L’église, dont la construction remonte à 1637, se trouvait alors hors d’état de service. Faute de ressources, la Communauté dut se contenter, tout d’abord, d’une chapelle provisoire. Enfin, avec le concours des Dames associées à leur œuvre et sous la direction de M. Dubost architecte, les sœurs Saint-Charles purent, vers 1817, réparer l’ancienne église. Le sanctuaire de la chapelle se trouvait en contre-bas de deux mètres du chœur des religieuses, lequel devint, par la suite, trop exigu pour la communauté. Il fallut, en conséquence, songer à l’agrandir. Mère Saint-Apollinaire Dupont prit l’initiative de cette mesure. Les travaux commencés en mai 1864, sous la direction de M. Bresson architecte, furent terminés en 1866, et le dimanche 6 mai, M. Grange, vicaire général et supérieur de la congrégation, bénissait solennellement la chapelle, sous son vocable primitif : le mystère de l’Annonciation ; le 19 novembre 1867, le cardinal de Donald consacra le maître-autel, sous le titre de l’Annonciation et en l’honneur de saint Charles Borrhomée, après y avoir renfermé des reliques des saints martyrs Clément, Clair, Léon et de plusieurs autres.
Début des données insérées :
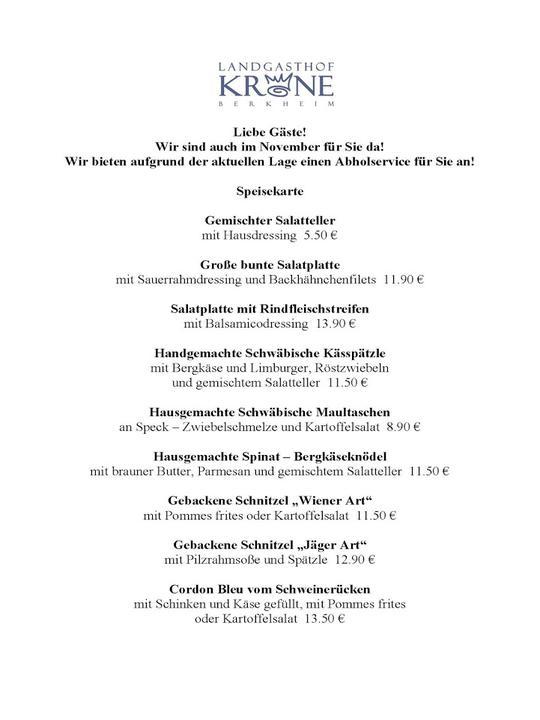 LANDGASTHOF
KRONE
BERKHEIM

Liebe Gäste!
Wir sind auch im November für Sie da!
Wir bieten aufgrund der aktuellen Lage einen Abholservice für Sie an!

Speisekarte

Gemischter Salatteller
mit Hausdressing 5.50 €

Große bunte Salatplatte
mit Sauerrahmdressing und Backhähnchenfilets 11.90 €

Salatplatte mit Rindfleischstreifen
mit Balsamicodressing 13.90 €

Handgemachte Schwäbische Kässpätzle
mit Bergkäse und Limburger, Röstzwiebeln
und gemischtem Salatteller 11.50 €

Hausgemachte Schwäbische Maultaschen
an Speck – Zwiebelschmelze und Kartoffelsalat 8.90 €

Hausgemachte Spinat – Bergkäseknödel
mit brauner Butter, Parmesan und gemischtem Salatteller 11.50 €

Gebackene Schnitzel „Wiener Art“
mit Pommes frites oder Kartoffelsalat 11.50 €

Gebackene Schnitzel „Jäger Art“
mit Pilzrahmsoße und Spätzle 12.90 €

Cordon Bleu vom Schweinerücken
mit Schinken und Käse gefüllt, mit Pommes frites
oder Kartoffelsalat 13.50 €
L’église actuelle, longue de 38 mètres et large de 10, est de style roman, à nef unique, avec, en plus, une chapelle latérale. Au maître-autel, se trouve un retable, style renaissance, conservé de l’ancienne église. Au-dessus de l’autel un tableau représente : L’Annonciation ; en 1895, la chapelle a été décorée par un peintre italien.
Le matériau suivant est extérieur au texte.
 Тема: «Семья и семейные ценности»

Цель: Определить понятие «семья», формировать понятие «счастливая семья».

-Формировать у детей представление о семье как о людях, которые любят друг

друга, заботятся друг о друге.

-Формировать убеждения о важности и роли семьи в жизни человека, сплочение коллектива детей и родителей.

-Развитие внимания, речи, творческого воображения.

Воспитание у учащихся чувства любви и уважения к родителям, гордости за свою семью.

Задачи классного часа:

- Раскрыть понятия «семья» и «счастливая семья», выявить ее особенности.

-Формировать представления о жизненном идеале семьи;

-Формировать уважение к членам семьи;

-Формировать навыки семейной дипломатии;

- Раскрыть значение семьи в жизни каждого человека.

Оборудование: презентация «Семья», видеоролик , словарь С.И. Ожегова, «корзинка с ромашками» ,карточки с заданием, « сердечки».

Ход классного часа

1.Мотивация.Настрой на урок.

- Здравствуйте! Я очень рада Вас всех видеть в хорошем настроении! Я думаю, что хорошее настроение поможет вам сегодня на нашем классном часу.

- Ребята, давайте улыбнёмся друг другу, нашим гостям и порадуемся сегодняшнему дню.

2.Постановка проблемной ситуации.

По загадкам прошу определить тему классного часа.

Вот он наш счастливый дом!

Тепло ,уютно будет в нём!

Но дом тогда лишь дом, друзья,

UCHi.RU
Dans la nef de droite se dresse un autel de marbre blanc élevé en l’honneur de la Sainte-Vierge et surmonté de sa statue. C’est l’accomplissement d’un vœu fait par la mère Nicoud, supérieure générale, le 31 mai 1832, pour obtenir que la communauté fût préservée du choléra qui désolait alors la France entière. L’autel fut bénit, le 7 octobre 1837, par M. Cattet, vicaire général et supérieur de la congrégation, sous le titre du Très-Saint-Cœur de Marie. Au côté gauche de l’autel majeur s’ouvre une chapelle en contre-haut qui renferme l’ancien chœur des Annonciades.
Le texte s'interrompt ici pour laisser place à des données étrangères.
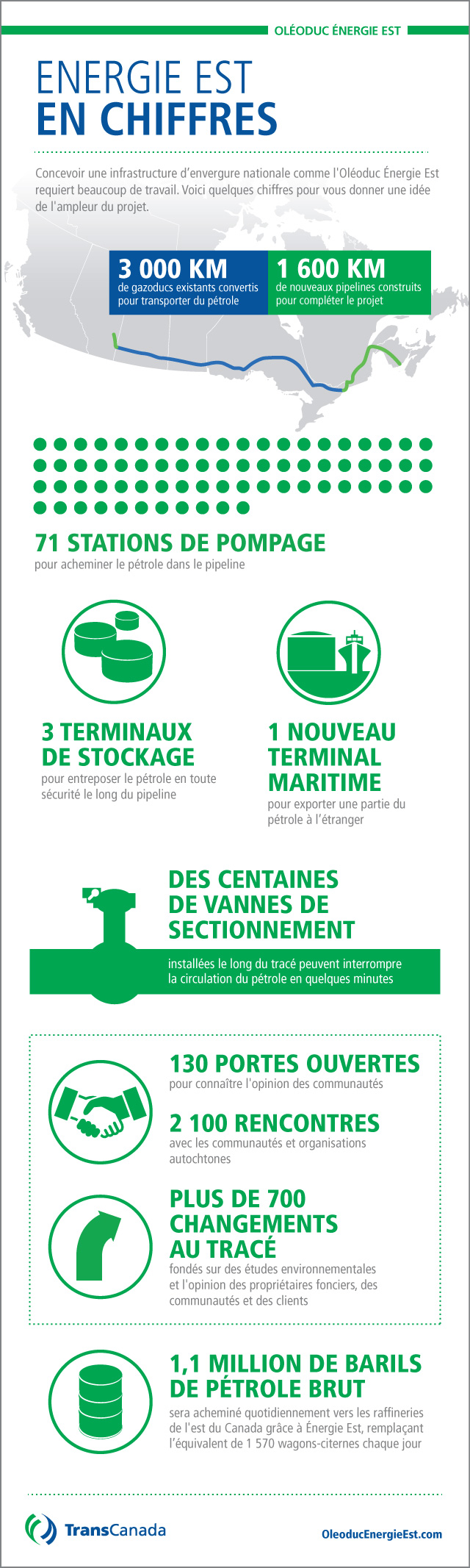 OLÉODUC ÉNERGIE EST

ENERGIE EST
EN CHIFFRES

Concevoir une infrastructure d'envergure nationale comme l'Oléoduc Énergie Est requiert beaucoup de travail. Voici quelques chiffres pour vous donner une idée de l'ampleur du projet.

3 000 KM
de gazoducs existants convertis pour transporter du pétrole

1 600 KM
de nouveaux pipelines construits pour compléter le projet

71 STATIONS DE POMPAGE
pour acheminer le pétrole dans le pipeline

3 TERMINAUX DE STOCKAGE
pour entreposer le pétrole en toute sécurité le long du pipeline

1 NOUVEAU TERMINAL MARITIME
pour exporter une partie du pétrole à l'étranger

DES CENTAINES DE VANNES DE SECTIONNEMENT
installées le long du tracé peuvent interrompre la circulation du pétrole en quelques minutes

130 PORTES OUVERTES
pour connaître l'opinion des communautés

2 100 RENCONTRES
avec les communautés et organisations autochtones

PLUS DE 700 CHANGEMENTS AU TRACÉ
fondés sur des études environnementales et l'opinion des propriétaires fonciers, des communautés et des clients

1,1 MILLION DE BARILS DE PÉTROLE BRUT
sera acheminé quotidiennement vers les raffineries de l'est du Canada grâce à Énergie Est, remplaçant l'équivalent de 1 570 wagons-citernes chaque jour

TransCanada

OleoducEnergieEst.com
L’église possède des reliques considérables de saint Boniface martyr, trouvées dans les catacombes et apportées de Rome, en 1846, par M. Dartigue, curé de Sainte-Blandine. De plus le trésor de la chapelle possède un souvenir insigne ; c’est un calice monumental portant en exergue à sa base : « Du second monastère de l’Annonciade céleste, 1700. » Ce calice, qui avait disparu pendant la tourmente révolutionnaire, fut retiré du milieu de débris de ferrailles destinées à être refondues, et grâce, sans doute, à l’inscription susdite, offert par un bijoutier à la communauté Saint-Charles, qui en fit l’acquisition. C’est un travail remarquable : au milieu de têtes d’anges, de gerbes d’épis et de grappes de raisins, le mystère de l’Annonciation y est représenté par l’apparition de l’archange Gabriel à Marie. À l’entrée latérale de la chapelle, mais à l’extérieur, se trouve un oratoire de la Vierge, avec statuette du xviie siècle, très vénérée.